START Exercise materials

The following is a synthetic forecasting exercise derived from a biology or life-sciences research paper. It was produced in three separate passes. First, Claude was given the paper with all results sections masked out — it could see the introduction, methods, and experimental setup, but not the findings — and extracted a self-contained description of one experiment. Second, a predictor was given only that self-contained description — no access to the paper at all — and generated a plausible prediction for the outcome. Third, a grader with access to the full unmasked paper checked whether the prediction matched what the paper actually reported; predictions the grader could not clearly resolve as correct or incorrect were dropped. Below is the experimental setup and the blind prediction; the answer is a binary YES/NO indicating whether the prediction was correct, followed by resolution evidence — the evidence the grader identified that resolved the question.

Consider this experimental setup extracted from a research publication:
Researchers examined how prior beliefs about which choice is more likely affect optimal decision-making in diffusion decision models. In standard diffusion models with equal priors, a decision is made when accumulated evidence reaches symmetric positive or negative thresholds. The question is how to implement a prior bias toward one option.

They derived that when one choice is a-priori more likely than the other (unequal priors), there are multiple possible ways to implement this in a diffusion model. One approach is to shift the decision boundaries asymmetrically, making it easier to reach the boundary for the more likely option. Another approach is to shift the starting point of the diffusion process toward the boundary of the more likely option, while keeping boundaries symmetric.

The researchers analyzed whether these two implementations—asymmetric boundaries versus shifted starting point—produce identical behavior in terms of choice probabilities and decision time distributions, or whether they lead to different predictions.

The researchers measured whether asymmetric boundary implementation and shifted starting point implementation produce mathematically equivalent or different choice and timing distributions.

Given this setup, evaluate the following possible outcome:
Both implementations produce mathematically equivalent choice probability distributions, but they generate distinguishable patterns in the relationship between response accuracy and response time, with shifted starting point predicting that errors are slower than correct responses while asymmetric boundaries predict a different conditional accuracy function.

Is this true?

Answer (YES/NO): NO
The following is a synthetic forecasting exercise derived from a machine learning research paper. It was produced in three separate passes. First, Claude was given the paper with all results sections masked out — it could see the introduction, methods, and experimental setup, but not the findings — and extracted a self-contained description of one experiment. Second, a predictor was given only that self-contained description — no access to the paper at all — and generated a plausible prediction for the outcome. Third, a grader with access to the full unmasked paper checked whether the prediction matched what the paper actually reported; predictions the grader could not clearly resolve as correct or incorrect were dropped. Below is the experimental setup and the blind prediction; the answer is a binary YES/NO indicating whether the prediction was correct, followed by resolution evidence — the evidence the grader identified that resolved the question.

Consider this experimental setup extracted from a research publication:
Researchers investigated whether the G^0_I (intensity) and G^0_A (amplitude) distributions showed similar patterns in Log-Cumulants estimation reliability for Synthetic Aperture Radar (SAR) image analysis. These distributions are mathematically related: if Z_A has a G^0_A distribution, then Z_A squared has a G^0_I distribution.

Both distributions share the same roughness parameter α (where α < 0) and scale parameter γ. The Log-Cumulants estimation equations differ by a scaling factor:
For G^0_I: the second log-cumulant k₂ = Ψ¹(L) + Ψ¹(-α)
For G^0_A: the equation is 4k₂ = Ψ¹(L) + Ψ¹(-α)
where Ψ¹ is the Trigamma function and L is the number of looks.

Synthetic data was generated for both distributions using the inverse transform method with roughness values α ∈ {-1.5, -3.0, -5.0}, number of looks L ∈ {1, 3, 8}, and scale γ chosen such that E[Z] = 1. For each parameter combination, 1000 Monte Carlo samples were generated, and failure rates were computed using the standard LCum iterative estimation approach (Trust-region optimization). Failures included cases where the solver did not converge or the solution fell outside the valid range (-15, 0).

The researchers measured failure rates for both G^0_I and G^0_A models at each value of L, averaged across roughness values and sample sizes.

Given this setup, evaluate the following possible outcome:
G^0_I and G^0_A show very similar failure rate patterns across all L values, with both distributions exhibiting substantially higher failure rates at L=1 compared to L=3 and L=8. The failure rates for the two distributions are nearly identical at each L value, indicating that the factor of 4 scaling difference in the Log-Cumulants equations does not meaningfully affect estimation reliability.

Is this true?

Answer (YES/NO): YES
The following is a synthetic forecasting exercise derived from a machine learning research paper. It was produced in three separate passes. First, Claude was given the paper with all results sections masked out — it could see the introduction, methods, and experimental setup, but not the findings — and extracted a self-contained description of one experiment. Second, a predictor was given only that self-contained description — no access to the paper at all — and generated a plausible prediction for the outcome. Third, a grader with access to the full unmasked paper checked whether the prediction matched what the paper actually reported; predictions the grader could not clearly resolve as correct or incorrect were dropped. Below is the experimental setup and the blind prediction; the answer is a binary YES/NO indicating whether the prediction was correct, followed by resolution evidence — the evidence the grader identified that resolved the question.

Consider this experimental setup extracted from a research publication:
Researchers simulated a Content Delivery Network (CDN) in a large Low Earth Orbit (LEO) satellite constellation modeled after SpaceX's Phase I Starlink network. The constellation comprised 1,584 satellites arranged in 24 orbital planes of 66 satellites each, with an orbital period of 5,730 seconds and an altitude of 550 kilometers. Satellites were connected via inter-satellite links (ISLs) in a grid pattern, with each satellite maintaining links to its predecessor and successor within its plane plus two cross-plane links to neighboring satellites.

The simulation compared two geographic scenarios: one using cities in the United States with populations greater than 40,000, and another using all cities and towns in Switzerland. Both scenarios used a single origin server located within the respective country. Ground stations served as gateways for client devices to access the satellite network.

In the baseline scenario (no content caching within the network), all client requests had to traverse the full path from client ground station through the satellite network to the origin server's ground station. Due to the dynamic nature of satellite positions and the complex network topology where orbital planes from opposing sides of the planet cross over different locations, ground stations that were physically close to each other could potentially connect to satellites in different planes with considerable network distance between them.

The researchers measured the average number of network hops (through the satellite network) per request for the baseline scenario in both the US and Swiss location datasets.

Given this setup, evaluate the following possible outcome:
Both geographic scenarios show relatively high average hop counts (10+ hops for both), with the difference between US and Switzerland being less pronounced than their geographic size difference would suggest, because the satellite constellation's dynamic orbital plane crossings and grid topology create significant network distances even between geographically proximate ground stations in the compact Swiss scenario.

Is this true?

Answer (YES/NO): NO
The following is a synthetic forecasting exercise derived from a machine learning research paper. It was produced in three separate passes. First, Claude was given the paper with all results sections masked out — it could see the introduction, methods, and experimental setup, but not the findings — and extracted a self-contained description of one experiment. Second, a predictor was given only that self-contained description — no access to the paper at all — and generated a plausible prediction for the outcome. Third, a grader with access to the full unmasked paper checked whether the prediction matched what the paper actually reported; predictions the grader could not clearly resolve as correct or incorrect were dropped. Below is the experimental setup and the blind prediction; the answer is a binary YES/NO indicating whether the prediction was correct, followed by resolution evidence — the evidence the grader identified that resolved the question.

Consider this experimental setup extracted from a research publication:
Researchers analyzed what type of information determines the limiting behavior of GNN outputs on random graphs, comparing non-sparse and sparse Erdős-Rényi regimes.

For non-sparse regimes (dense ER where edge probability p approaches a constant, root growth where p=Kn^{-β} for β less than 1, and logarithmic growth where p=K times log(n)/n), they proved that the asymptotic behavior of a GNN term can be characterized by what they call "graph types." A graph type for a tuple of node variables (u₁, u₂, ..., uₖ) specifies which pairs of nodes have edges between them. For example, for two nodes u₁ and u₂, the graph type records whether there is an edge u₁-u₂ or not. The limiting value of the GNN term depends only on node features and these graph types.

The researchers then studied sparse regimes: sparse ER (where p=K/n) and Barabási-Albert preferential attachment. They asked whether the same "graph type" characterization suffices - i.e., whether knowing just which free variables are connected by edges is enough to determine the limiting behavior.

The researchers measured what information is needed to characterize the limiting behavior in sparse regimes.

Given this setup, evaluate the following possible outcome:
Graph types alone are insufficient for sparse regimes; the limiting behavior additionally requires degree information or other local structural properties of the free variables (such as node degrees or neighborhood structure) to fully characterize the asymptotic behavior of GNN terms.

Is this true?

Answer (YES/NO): YES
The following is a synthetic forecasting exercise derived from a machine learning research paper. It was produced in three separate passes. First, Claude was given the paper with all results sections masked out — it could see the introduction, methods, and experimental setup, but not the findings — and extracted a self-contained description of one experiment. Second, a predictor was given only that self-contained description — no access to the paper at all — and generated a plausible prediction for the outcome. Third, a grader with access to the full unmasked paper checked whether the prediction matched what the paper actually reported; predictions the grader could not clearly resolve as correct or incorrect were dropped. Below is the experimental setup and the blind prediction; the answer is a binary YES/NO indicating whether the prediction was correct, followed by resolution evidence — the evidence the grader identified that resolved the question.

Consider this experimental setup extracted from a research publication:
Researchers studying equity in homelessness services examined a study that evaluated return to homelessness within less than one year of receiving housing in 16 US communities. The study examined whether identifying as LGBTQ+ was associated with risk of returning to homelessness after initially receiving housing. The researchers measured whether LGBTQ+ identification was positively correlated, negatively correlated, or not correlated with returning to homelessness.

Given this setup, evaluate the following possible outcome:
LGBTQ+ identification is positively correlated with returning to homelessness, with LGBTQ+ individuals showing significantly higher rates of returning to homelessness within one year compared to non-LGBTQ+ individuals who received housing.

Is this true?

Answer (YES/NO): YES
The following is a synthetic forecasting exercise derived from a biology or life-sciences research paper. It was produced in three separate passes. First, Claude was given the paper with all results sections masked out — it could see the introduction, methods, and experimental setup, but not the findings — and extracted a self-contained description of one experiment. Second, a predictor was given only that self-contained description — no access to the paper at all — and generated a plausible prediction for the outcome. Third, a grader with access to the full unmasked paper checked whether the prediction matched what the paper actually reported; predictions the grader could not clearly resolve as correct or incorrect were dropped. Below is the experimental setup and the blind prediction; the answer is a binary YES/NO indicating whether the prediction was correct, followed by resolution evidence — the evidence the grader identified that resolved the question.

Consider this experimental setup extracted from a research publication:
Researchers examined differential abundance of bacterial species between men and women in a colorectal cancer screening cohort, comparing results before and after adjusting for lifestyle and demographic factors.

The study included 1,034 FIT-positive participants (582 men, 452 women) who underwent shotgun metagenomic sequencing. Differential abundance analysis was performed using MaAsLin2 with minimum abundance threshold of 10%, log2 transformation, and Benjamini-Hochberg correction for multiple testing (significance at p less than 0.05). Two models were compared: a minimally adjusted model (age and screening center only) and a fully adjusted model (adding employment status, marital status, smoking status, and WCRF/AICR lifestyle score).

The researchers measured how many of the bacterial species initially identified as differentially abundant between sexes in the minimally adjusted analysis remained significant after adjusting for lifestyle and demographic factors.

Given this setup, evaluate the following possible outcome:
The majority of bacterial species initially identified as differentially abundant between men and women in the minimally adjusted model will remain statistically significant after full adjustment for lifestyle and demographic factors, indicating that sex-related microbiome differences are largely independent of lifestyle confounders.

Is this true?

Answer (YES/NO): YES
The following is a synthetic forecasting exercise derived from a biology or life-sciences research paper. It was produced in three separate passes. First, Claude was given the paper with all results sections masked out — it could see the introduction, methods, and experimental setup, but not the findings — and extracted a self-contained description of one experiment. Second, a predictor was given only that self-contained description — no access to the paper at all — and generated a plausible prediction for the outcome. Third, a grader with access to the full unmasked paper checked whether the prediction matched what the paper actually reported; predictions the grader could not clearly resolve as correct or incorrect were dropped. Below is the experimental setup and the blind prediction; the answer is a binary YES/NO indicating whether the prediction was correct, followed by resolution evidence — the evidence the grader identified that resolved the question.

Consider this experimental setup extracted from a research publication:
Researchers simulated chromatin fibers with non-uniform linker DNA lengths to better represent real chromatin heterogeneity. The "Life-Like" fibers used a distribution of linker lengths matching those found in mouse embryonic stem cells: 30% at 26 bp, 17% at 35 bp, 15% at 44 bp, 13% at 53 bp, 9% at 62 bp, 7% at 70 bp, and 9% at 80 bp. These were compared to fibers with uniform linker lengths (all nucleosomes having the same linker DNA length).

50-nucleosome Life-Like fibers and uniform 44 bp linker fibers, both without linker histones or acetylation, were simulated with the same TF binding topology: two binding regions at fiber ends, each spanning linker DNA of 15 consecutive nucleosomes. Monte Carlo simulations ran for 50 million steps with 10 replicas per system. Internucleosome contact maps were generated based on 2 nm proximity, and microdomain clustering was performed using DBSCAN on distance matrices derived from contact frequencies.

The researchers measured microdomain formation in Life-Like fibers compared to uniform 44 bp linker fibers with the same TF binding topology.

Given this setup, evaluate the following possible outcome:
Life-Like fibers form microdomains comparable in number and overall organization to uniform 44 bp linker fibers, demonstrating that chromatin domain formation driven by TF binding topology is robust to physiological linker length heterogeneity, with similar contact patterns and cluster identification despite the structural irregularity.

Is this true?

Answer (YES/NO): NO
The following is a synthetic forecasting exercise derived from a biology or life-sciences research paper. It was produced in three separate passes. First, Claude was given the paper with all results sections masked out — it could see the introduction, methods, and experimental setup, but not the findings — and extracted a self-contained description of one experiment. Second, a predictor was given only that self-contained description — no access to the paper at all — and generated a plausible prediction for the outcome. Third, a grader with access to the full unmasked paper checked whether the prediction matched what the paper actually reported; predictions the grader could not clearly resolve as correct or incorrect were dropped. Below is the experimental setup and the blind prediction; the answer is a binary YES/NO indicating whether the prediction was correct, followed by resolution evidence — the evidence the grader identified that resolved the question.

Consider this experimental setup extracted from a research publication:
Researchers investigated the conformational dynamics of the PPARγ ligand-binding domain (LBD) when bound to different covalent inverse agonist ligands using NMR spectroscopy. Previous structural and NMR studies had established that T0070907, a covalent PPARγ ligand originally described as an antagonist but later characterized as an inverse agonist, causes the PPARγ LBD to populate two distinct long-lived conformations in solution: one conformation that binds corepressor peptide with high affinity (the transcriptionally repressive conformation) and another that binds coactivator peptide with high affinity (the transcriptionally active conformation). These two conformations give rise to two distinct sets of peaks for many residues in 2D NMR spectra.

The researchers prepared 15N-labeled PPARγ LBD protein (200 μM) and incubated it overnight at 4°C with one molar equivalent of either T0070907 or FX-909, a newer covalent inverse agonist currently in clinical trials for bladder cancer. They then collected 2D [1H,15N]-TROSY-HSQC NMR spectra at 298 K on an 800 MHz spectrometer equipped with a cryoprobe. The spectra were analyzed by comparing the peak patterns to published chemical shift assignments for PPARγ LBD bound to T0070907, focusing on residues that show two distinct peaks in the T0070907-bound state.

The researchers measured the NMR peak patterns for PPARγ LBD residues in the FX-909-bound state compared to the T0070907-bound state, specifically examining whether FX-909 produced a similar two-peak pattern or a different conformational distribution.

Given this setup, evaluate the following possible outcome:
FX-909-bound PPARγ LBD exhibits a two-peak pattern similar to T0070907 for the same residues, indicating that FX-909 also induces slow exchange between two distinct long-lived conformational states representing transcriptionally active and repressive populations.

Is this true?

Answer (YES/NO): NO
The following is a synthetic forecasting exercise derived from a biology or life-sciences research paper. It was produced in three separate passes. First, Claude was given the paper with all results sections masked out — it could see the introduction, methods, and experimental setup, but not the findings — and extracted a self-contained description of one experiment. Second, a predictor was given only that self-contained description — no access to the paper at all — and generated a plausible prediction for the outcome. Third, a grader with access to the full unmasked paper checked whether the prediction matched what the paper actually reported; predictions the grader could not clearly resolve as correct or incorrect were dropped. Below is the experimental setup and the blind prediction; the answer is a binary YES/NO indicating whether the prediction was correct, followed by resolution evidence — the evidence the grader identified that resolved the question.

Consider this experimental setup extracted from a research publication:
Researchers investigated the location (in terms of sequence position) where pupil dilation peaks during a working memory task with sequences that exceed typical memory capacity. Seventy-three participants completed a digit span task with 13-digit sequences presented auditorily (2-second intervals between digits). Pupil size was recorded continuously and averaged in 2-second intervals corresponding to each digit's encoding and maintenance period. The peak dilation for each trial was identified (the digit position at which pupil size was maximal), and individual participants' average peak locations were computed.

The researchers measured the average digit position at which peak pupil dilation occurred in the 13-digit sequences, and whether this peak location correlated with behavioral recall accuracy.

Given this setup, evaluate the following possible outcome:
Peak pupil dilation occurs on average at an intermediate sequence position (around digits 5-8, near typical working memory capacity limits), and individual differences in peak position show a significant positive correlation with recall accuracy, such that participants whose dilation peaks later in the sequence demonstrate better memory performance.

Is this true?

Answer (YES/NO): YES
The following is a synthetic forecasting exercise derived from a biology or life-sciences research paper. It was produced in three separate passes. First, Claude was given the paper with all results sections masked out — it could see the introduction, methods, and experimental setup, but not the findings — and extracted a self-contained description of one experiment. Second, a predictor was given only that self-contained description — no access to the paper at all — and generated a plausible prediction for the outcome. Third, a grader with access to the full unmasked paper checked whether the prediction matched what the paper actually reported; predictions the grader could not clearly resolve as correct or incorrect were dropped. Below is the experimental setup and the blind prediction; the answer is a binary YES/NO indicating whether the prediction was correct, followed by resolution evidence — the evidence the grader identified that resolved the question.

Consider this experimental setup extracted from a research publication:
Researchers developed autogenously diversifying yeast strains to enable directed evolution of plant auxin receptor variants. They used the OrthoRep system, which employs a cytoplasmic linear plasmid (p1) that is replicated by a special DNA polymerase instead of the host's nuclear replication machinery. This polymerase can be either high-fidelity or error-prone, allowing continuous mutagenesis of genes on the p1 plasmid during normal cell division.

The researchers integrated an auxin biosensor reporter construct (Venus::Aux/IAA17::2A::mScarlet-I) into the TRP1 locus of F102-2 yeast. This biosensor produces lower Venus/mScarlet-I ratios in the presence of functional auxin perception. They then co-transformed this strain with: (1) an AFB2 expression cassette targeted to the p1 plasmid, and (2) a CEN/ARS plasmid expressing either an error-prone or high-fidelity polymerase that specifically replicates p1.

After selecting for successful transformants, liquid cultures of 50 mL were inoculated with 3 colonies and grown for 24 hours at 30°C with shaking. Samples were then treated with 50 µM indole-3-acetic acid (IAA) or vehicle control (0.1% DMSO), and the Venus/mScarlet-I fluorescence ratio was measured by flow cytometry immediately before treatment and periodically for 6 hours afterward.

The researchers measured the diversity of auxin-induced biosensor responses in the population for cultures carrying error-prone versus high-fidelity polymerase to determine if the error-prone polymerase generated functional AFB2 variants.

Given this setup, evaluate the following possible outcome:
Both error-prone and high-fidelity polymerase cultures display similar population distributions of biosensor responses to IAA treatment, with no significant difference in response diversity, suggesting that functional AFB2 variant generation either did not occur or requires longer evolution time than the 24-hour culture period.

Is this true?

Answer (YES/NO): NO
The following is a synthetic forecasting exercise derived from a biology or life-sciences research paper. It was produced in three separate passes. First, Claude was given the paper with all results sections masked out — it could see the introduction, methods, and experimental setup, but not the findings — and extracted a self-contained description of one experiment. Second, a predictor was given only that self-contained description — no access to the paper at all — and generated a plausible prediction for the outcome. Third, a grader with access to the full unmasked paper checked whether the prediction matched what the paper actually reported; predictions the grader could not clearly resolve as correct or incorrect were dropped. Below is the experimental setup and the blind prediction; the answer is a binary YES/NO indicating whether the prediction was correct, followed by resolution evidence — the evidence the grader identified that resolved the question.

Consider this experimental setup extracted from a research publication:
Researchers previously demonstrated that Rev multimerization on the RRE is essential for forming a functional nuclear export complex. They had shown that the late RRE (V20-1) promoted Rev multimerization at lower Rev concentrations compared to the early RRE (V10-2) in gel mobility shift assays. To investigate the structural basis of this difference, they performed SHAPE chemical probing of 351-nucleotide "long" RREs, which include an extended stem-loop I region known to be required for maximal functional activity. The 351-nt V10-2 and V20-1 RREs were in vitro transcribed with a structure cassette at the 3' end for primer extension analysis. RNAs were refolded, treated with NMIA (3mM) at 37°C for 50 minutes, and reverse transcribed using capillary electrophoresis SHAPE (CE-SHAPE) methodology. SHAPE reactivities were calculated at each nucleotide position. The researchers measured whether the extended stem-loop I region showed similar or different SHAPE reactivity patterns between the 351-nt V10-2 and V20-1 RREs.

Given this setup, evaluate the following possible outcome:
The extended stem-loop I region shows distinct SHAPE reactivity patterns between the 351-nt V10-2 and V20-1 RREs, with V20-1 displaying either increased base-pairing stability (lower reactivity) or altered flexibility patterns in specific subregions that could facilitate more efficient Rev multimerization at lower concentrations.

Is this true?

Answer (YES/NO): NO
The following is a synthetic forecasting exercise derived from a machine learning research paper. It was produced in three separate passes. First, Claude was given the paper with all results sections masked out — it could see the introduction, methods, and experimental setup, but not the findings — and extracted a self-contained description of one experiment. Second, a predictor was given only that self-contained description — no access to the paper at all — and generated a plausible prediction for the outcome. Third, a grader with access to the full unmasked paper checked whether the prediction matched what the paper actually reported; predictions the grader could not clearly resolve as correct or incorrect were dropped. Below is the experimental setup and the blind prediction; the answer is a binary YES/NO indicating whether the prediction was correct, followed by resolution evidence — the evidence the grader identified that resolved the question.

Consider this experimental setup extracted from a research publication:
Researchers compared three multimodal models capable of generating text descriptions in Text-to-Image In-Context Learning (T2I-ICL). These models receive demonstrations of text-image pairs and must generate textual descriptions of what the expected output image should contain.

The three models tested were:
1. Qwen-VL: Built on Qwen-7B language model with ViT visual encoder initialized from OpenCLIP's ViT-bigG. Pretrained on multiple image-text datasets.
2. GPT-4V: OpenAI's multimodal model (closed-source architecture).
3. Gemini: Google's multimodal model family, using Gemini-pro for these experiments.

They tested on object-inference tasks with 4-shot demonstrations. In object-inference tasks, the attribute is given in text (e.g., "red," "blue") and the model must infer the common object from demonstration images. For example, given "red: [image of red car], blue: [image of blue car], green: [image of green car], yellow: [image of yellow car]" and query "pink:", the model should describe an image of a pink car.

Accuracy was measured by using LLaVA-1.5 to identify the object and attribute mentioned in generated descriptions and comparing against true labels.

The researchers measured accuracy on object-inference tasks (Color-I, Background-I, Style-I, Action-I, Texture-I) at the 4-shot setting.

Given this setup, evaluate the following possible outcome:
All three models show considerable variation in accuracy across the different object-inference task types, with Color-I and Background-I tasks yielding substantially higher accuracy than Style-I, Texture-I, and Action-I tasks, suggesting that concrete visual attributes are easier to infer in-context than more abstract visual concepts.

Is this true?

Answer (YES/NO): NO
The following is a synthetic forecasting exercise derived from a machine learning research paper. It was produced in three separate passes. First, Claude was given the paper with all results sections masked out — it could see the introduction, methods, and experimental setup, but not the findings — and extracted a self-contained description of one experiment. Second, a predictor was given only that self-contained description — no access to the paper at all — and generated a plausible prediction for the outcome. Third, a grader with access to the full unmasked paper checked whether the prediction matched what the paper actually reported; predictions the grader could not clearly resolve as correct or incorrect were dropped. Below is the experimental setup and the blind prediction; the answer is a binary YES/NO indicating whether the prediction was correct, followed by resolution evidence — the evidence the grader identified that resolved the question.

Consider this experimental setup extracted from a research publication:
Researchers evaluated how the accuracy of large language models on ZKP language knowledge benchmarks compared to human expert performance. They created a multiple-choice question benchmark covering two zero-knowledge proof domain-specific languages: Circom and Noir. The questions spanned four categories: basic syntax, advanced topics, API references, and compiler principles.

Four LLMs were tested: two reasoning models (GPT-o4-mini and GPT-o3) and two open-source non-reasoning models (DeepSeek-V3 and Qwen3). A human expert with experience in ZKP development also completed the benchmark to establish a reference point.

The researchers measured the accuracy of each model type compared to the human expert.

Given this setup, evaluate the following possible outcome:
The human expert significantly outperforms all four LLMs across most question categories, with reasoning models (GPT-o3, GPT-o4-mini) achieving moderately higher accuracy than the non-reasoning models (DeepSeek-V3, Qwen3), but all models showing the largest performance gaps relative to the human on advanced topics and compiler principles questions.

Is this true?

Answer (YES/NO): NO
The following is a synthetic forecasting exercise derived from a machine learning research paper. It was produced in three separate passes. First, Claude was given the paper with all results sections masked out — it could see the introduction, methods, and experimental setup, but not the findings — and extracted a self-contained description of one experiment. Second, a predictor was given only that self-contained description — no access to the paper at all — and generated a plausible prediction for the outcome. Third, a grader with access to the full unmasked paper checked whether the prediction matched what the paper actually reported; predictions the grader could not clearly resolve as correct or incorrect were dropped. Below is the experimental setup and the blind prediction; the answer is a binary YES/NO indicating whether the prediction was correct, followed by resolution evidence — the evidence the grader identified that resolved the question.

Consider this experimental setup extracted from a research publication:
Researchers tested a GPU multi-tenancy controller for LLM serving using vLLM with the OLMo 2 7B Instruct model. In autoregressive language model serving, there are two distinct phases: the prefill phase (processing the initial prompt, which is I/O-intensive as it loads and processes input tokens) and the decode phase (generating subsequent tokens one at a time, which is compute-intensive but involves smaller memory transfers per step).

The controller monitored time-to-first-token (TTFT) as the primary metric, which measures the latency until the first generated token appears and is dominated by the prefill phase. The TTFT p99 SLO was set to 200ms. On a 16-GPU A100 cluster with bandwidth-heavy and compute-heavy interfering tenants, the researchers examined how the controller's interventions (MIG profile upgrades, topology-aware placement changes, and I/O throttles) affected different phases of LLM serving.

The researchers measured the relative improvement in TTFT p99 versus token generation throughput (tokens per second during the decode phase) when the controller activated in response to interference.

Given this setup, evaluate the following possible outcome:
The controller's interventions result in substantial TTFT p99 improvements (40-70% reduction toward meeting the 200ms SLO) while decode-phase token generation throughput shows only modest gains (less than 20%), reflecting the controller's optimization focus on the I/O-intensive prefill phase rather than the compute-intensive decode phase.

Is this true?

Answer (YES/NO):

END Exercise materials

• [Required work] Search the lines above for the string "factors" and copy each line that has it.

• [Answer space]
Researchers examined differential abundance of bacterial species between men and women in a colorectal cancer screening cohort, comparing results before and after adjusting for lifestyle and demographic factors.
The researchers measured how many of the bacterial species initially identified as differentially abundant between sexes in the minimally adjusted analysis remained significant after adjusting for lifestyle and demographic factors.
The majority of bacterial species initially identified as differentially abundant between men and women in the minimally adjusted model will remain statistically significant after full adjustment for lifestyle and demographic factors, indicating that sex-related microbiome differences are largely independent of lifestyle confounders.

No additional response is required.